RINGKASAN TUGAS 1>
Tuliskan kembali seluruh teks wawancara politik di bawah ini tanpa mengubah satu kata atau tanda baca pun.

KUTIPAN DOKUMEN>
Dari sisi politik luar negeri, ancaman krisis pangan akibat perang Rusia-Ukraina, dalam situasi itu, bangsa ini butuh persatuan, menyolidkan lagi kebangsaan kita, tinggalkan polarisasi. Sebab, yang kita hadapi kan krisis-krisis.
Anda melihat ini bisa diselesaikan oleh Prabowo Subianto?
Persatuan nasional itu awalnya. Bahwa Pak Prabowo, itu kan soal-soal yang strategis, dari ketiga tokoh yang muncul, ketiganya punya kelebihan dan kekurangan. Pak Anies intelektualis, Pak Ganjar populis, Pak Prabowo sosok strategis. Sebab, Prabowo pernah menjadi pasukan elite, jarang ada politisasi yang ketika ada persoalan diinternalisasi.
Dalam 20 tahun reformasi, kita sudah melalui banyak guncangan dan krisis, saat ini kita harus berubah prioritas. Saya lebih suka disebut Budiman ini aktivis peradaban, maka saya melakukan pertemuan dengan Prabowo, yang 20 tahun lalu kita berhadapan, bertemu, demi peradaban. Ini biasa saja.
Lalu ini, sedang menunggu pengumuman [pemecatan dari PDIP]?Enggak, ya walaupun kontroversial, tapi ya memang harus berdinamika.
Kenapa harus declare dan jadi terkesan membelot dari partai?

CUPLIKAN CATATAN>
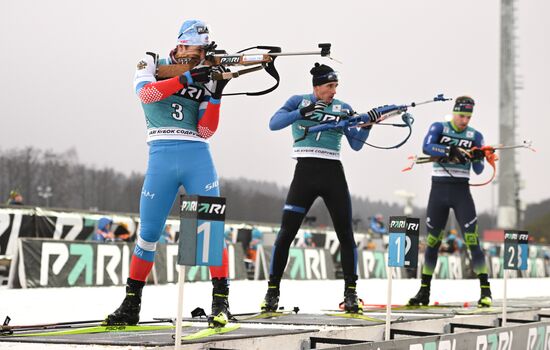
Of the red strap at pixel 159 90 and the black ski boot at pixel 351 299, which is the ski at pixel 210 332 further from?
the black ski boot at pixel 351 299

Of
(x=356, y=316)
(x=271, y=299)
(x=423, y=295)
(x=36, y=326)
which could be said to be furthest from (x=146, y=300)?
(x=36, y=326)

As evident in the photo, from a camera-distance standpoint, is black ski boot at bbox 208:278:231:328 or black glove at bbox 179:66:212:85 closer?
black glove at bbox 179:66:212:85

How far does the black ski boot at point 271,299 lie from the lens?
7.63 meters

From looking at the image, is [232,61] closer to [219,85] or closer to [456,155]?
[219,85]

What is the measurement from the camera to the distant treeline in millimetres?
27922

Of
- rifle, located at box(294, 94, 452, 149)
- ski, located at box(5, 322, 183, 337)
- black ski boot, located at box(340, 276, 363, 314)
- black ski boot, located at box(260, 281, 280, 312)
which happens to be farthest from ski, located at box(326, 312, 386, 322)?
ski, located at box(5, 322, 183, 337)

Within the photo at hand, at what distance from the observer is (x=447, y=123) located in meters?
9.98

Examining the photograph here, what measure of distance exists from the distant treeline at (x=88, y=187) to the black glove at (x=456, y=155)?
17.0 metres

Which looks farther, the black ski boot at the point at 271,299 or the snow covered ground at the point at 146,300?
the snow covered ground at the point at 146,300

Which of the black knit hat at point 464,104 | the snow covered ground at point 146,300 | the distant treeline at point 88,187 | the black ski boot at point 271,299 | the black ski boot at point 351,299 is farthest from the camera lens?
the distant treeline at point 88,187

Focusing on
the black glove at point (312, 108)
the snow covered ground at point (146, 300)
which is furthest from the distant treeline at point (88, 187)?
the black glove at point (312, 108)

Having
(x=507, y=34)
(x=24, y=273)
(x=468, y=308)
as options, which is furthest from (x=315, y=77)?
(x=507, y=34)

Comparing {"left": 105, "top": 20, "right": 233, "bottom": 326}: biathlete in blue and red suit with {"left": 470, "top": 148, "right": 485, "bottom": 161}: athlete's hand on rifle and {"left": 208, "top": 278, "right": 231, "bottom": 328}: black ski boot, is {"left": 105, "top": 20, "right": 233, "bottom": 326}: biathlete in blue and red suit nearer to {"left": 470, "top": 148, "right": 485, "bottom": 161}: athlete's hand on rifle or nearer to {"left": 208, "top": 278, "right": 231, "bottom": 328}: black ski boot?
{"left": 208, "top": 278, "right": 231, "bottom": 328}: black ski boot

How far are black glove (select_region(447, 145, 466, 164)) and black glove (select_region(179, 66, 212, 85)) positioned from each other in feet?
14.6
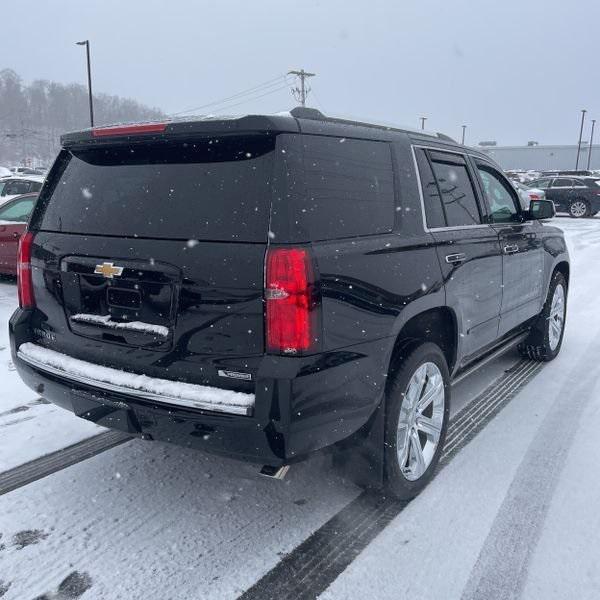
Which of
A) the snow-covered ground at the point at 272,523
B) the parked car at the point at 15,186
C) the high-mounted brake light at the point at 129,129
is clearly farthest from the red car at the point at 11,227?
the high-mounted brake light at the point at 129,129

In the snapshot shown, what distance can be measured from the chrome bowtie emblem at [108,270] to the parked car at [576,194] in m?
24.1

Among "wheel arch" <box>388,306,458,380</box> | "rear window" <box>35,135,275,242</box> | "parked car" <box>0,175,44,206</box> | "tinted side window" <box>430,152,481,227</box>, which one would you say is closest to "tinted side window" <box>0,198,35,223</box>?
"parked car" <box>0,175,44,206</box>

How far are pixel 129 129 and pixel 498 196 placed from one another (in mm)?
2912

...

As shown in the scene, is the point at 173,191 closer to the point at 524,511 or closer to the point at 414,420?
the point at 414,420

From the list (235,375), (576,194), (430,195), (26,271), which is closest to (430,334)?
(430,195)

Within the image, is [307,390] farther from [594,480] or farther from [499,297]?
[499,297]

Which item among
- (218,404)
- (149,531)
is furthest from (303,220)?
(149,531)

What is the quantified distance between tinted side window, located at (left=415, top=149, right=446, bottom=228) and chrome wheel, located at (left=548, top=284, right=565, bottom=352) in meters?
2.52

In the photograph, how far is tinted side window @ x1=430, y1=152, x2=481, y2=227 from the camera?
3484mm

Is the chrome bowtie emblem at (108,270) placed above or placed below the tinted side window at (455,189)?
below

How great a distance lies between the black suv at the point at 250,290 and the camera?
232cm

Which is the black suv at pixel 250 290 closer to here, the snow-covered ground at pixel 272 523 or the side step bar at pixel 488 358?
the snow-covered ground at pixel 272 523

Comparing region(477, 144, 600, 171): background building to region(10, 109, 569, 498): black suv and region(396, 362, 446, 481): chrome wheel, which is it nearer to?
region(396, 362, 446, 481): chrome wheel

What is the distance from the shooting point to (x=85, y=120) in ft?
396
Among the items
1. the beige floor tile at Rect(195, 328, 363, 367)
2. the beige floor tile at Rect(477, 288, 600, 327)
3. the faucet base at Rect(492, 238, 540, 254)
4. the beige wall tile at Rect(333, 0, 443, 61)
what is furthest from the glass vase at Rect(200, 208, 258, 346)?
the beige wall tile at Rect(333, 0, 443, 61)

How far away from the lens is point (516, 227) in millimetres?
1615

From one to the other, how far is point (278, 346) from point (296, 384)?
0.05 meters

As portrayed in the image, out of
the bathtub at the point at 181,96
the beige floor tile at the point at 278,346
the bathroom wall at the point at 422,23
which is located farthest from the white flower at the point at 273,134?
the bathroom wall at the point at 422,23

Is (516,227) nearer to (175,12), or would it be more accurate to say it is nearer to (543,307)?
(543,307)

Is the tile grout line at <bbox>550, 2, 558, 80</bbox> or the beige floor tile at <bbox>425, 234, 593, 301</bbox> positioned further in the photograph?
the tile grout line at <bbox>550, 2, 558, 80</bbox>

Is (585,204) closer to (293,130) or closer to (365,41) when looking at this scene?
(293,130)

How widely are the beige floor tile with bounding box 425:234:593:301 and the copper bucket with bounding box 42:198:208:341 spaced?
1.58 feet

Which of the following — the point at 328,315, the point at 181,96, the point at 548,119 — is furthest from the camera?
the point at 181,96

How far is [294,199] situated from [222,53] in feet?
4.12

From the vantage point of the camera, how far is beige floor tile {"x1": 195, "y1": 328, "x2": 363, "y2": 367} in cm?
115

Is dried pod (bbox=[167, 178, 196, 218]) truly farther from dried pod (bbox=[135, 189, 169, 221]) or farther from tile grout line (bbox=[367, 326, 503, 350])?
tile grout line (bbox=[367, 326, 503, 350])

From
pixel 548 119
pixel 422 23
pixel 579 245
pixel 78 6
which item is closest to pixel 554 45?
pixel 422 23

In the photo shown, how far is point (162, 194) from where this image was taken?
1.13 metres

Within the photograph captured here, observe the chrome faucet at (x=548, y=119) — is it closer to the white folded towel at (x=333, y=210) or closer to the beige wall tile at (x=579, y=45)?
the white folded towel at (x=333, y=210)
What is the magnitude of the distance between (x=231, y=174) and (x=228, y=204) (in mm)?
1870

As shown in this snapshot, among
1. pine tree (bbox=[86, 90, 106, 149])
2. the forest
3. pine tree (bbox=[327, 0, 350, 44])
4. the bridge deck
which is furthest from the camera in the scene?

* * *

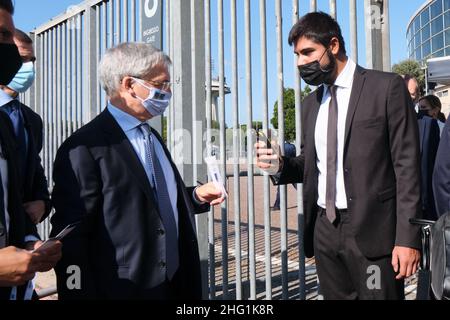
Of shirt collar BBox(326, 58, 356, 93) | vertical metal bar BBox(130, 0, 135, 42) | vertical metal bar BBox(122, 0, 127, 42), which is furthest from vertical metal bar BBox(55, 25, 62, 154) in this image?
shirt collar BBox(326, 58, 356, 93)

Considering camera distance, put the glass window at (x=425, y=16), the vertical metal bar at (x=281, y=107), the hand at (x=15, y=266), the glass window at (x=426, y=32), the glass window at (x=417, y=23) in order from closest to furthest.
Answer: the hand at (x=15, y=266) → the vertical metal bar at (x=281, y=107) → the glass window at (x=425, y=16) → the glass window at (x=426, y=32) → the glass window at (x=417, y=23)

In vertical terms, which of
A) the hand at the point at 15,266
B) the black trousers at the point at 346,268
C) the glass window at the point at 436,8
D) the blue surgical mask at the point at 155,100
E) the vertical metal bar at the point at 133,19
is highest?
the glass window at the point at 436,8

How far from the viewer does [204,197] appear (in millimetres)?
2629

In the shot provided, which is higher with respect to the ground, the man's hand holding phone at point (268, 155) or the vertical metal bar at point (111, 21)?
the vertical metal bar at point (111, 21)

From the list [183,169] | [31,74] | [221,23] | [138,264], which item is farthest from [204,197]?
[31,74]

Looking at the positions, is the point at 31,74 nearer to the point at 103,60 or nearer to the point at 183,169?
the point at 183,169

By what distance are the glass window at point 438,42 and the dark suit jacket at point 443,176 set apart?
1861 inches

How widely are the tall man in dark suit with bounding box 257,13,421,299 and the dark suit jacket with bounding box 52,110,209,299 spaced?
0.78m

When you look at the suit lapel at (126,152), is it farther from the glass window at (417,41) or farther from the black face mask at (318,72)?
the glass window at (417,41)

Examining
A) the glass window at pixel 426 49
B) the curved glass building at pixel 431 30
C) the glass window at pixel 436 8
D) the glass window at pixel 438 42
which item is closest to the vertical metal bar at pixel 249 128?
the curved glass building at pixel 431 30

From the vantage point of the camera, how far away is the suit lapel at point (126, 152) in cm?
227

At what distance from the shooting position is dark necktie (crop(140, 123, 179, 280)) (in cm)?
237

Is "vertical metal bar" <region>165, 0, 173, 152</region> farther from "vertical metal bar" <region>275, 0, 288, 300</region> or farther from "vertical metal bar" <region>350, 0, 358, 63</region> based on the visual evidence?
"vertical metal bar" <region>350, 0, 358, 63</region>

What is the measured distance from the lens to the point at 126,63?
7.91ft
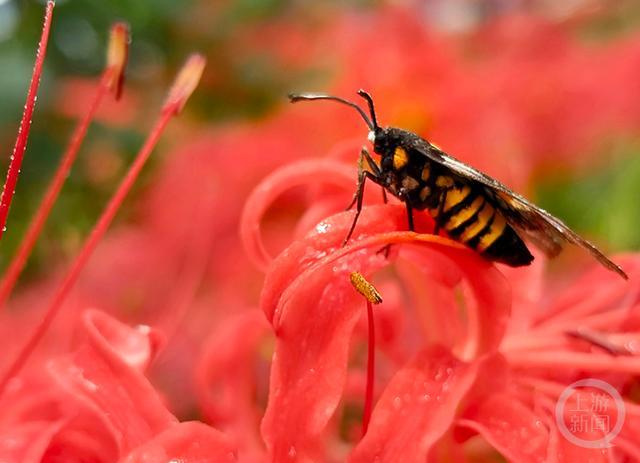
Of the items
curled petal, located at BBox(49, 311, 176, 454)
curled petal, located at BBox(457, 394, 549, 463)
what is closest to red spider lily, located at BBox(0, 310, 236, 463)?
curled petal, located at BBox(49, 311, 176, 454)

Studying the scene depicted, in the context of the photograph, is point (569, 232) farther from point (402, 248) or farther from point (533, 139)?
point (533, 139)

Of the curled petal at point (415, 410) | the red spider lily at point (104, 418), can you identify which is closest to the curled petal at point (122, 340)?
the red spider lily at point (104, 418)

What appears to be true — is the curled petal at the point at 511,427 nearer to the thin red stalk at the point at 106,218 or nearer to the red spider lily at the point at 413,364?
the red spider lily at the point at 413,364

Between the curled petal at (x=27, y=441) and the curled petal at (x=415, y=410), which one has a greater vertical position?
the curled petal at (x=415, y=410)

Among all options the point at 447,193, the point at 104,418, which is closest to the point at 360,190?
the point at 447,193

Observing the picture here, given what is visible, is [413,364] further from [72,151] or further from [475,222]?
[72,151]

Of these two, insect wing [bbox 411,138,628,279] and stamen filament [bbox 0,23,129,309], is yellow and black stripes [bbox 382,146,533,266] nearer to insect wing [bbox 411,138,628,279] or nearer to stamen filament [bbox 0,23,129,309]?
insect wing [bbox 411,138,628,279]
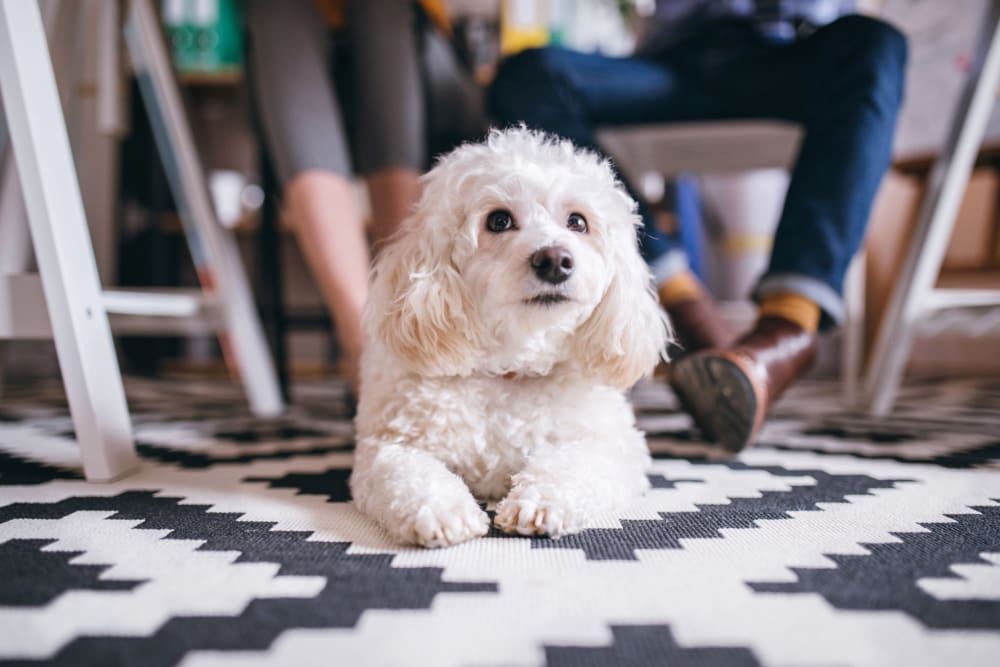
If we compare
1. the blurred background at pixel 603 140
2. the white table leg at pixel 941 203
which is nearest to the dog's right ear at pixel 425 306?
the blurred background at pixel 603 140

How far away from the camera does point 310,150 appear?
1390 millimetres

RINGKASAN TUGAS 2>
Ulangi persis bagian catatan yang dimulai dari baris berisi "In the shot" dan berakhir di baris berisi "1861 inches", termasuk kedua baris itu. Jangan sertakan baris lain.

JAWABAN TERTULIS 1>
Dari sisi politik luar negeri, ancaman krisis pangan akibat perang Rusia-Ukraina, dalam situasi itu, bangsa ini butuh persatuan, menyolidkan lagi kebangsaan kita, tinggalkan polarisasi. Sebab, yang kita hadapi kan krisis-krisis.
Anda melihat ini bisa diselesaikan oleh Prabowo Subianto?
Persatuan nasional itu awalnya. Bahwa Pak Prabowo, itu kan soal-soal yang strategis, dari ketiga tokoh yang muncul, ketiganya punya kelebihan dan kekurangan. Pak Anies intelektualis, Pak Ganjar populis, Pak Prabowo sosok strategis. Sebab, Prabowo pernah menjadi pasukan elite, jarang ada politisasi yang ketika ada persoalan diinternalisasi.
Dalam 20 tahun reformasi, kita sudah melalui banyak guncangan dan krisis, saat ini kita harus berubah prioritas. Saya lebih suka disebut Budiman ini aktivis peradaban, maka saya melakukan pertemuan dengan Prabowo, yang 20 tahun lalu kita berhadapan, bertemu, demi peradaban. Ini biasa saja.
Lalu ini, sedang menunggu pengumuman [pemecatan dari PDIP]?Enggak, ya walaupun kontroversial, tapi ya memang harus berdinamika.
Kenapa harus declare dan jadi terkesan membelot dari partai?

JAWABAN TERTULIS 2>
In the shot provided, which is higher with respect to the ground, the man's hand holding phone at point (268, 155) or the vertical metal bar at point (111, 21)?
the vertical metal bar at point (111, 21)

From the list [183,169] | [31,74] | [221,23] | [138,264], which item is farthest from [204,197]?
[31,74]

Looking at the positions, is the point at 31,74 nearer to the point at 103,60 or nearer to the point at 183,169?
the point at 183,169

By what distance are the glass window at point 438,42 and the dark suit jacket at point 443,176 set apart?
1861 inches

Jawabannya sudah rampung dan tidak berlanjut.